**TASK INSTRUCTIONS:**
Pictures stay out; everything else in the records gets transcribed exactly.

**DATA FOR PROCESSING:**
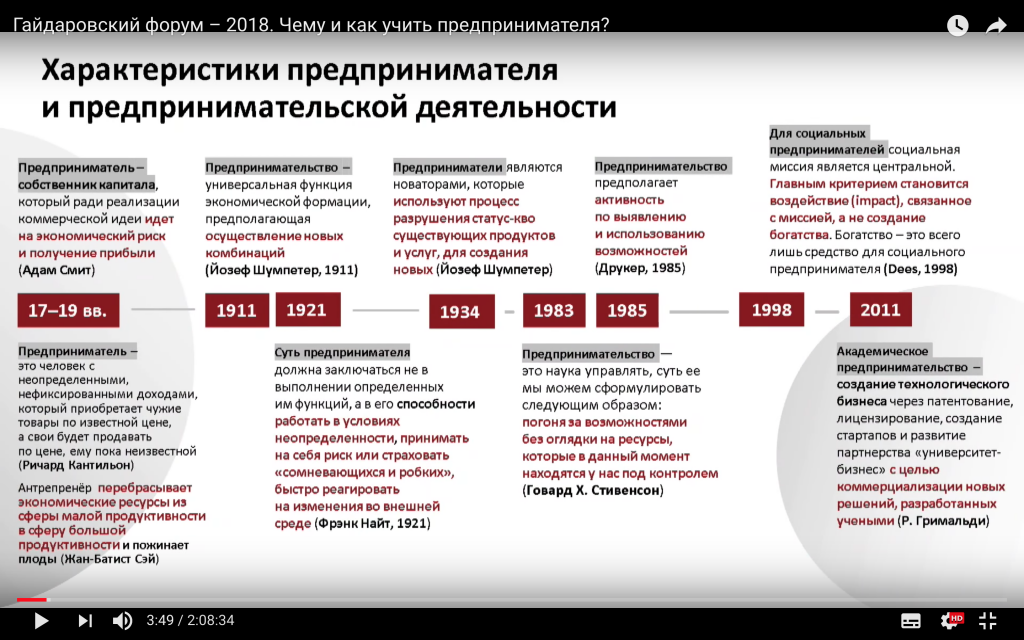 Гайдаровский форум – 2018. Чему и как учить предпринимателя?

Характеристики предпринимателя и предпринимательской деятельности

Предприниматель – собственник капитала, который ради реализации коммерческой идеи идет на экономический риск и получение прибыли (Адам Смит)

Предпринимательство – универсальная функция экономической формации, предполагающая осуществление новых комбинаций (Йозеф Шумпетер, 1911)

Предприниматели являются новаторами, которые используют процесс разрушения статус-кво существующих продуктов и услуг, для создания новых (Йозеф Шумпетер)

Предпринимательство предполагает активность по выявлению и использованию возможностей (Друкер, 1985)

Для социальных предпринимателей социальная миссия является центральной. Главным критерием становится воздействие (impact), связанное с миссией, а не создание богатства. Богатство – это всего лишь средство для социального предпринимателя (Dees, 1998)

17–19 вв.

1911

1921

1934

1983

1985

1998

2011

Предприниматель – это человек с неопределенными, нефиксированными доходами, который приобретает чужие товары по известной цене, а свои будет продавать по цене, ему пока неизвестной (Ричард Кантильон)

Антрепренёр перебрасывает экономические ресурсы из сферы малой продуктивности в сферу большой продуктивности и пожинает плоды (Жан-Батист Сэй)

Суть предпринимателя должна заключаться не в выполнении определенных им функций, а в его способности работать в условиях неопределенности, принимать на себя риск или страховать «сомневающихся и робких», быстро реагировать на изменения во внешней среде (Фрэнк Найт, 1921)

Предпринимательство — это наука управлять, суть ее мы можем сформулировать следующим образом: погоня за возможностями без оглядки на ресурсы, которые в данный момент находятся у нас под контролем (Говард Х. Стивенсон)

Академическое предпринимательство – создание технологического бизнеса через патентование, лицензирование, создание стартапов и развитие партнерства «университет-бизнес» с целью коммерциализации новых решений, разработанных учеными (Р. Гримальди)

3:49 / 2:08:34

HD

**ANSWER:**
 Гайдаровский форум – 2018. Чему и как учить предпринимателя?

Характеристики предпринимателя и предпринимательской деятельности

Предприниматель – собственник капитала, который ради реализации коммерческой идеи идет на экономический риск и получение прибыли (Адам Смит)

Предпринимательство – универсальная функция экономической формации, предполагающая осуществление новых комбинаций (Йозеф Шумпетер, 1911)

Предприниматели являются новаторами, которые используют процесс разрушения статус-кво существующих продуктов и услуг, для создания новых (Йозеф Шумпетер)

Предпринимательство предполагает активность по выявлению и использованию возможностей (Друкер, 1985)

Для социальных предпринимателей социальная миссия является центральной. Главным критерием становится воздействие (impact), связанное с миссией, а не создание богатства. Богатство – это всего лишь средство для социального предпринимателя (Dees, 1998)

17–19 вв.

1911

1921

1934

1983

1985

1998

2011

Предприниматель – это человек с неопределенными, нефиксированными доходами, который приобретает чужие товары по известной цене, а свои будет продавать по цене, ему пока неизвестной (Ричард Кантильон)

Антрепренёр перебрасывает экономические ресурсы из сферы малой продуктивности в сферу большой продуктивности и пожинает плоды (Жан-Батист Сэй)

Суть предпринимателя должна заключаться не в выполнении определенных им функций, а в его способности работать в условиях неопределенности, принимать на себя риск или страховать «сомневающихся и робких», быстро реагировать на изменения во внешней среде (Фрэнк Найт, 1921)

Предпринимательство — это наука управлять, суть ее мы можем сформулировать следующим образом: погоня за возможностями без оглядки на ресурсы, которые в данный момент находятся у нас под контролем (Говард Х. Стивенсон)

Академическое предпринимательство – создание технологического бизнеса через патентование, лицензирование, создание стартапов и развитие партнерства «университет-бизнес» с целью коммерциализации новых решений, разработанных учеными (Р. Гримальди)

3:49 / 2:08:34

HD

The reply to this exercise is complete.